Kit wins exclusively. Kit Commerce allows you to sell digital products directly through Kit — ebooks, courses, templates, coaching sessions — with no third-party e-commerce platform needed. You collect payments, Kit handles delivery, and the integration with email automation is seamless.

Mailchimp has basic e-commerce integrations for product-based businesses but nothing comparable to Kit's creator-focused commerce tools.

Landing Pages and Forms

Roughly equal, different strengths. Kit offers unlimited landing pages and forms on all plans, including the free tier. Their landing pages are simple but clean and convert well. Mailchimp includes landing pages on paid plans with more visual template options.

Deliverability

Roughly equal. Independent deliverability tests show both platforms delivering to inbox at rates above 90% for maintained lists. Kit's sender reputation benefits from its focus on creator-audience relationships (lower spam complaint rates). Mailchimp's large scale means they invest heavily in deliverability infrastructure.

Integrations

Mailchimp wins on breadth. Mailchimp integrates with 300+ apps and services. Kit integrates with 100+ but covers all the major platforms (WordPress, Shopify, Teachable, ConvertBox, Zapier).
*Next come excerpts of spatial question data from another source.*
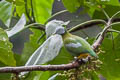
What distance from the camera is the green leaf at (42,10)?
3.12 ft

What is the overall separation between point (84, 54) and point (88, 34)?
45cm

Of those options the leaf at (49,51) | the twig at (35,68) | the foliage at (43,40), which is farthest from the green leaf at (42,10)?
the twig at (35,68)

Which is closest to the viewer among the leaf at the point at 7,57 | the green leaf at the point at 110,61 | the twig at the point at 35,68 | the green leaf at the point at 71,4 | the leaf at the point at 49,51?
the twig at the point at 35,68

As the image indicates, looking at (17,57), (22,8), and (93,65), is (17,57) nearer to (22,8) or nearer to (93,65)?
(22,8)

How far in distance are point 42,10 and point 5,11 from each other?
14 cm

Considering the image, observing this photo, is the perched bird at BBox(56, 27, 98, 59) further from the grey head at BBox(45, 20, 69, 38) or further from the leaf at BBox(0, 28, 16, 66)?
the leaf at BBox(0, 28, 16, 66)

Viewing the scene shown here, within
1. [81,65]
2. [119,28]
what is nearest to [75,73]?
[81,65]

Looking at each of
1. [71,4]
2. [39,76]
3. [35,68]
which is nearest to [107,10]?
[71,4]

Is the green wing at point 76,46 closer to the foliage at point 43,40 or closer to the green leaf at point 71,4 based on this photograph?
the foliage at point 43,40

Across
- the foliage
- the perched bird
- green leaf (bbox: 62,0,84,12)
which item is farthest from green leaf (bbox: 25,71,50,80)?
green leaf (bbox: 62,0,84,12)

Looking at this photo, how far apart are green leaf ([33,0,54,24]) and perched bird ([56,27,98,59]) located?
40 cm

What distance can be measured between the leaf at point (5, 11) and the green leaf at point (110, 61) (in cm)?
27

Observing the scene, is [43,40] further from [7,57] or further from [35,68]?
[35,68]

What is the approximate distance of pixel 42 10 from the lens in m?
0.96
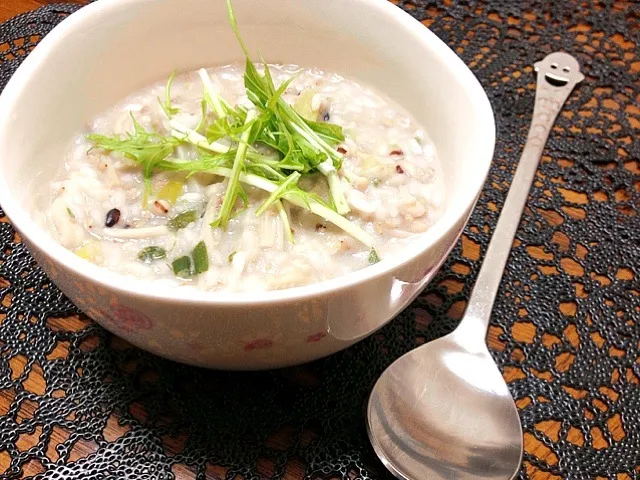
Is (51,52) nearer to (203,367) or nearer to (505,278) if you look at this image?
(203,367)

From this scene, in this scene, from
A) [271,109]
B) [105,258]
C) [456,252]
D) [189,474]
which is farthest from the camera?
[456,252]

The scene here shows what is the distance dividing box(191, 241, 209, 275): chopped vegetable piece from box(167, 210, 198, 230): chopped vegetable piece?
68 mm

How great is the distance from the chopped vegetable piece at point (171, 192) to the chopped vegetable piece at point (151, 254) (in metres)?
0.12

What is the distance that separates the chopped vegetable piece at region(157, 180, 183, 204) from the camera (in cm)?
126

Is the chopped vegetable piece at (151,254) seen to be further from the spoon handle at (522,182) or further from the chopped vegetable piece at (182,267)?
the spoon handle at (522,182)

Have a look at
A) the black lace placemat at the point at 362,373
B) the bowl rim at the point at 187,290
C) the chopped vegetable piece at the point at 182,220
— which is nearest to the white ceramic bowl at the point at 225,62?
the bowl rim at the point at 187,290

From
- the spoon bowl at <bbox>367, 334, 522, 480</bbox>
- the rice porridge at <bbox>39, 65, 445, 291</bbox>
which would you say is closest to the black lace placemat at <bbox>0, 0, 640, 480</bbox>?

For most users, both have sufficient integrations for their workflow.

Which Platform Should You Choose?

Choose Kit (ConvertKit) if you are:

  • A blogger, YouTuber, podcaster, or content creator
  • Planning to sell digital products or courses
  • Focused on nurturing subscribers with automated sequences
  • Managing a large list (Kit is cheaper above 5K subscribers)
  • Wanting the best free plan for a growing creator business

Choose Mailchimp if you are:

  • A small retail or service business sending promotional emails
  • Prioritizing beautiful HTML email design
  • Just starting out and want the simplest possible email tool
  • Running e-commerce and need product-specific automation
  • Managing a very small list (under 500 subscribers) on a free plan

For content creators and bloggers in 2026, Kit is the clear recommendation. The creator-first design philosophy, powerful automation, and generous free tier (up to 10,000 subscribers) make it the most appropriate tool for building and monetizing an audience through email. Mailchimp serves a different use case well, but that use case is increasingly not the blogger or creator building a content business.

If you are currently on Mailchimp and feeling constrained by its automation capabilities or paying too much for your list size, migrating to Kit is one of the highest-impact changes you can make to your email marketing program this year.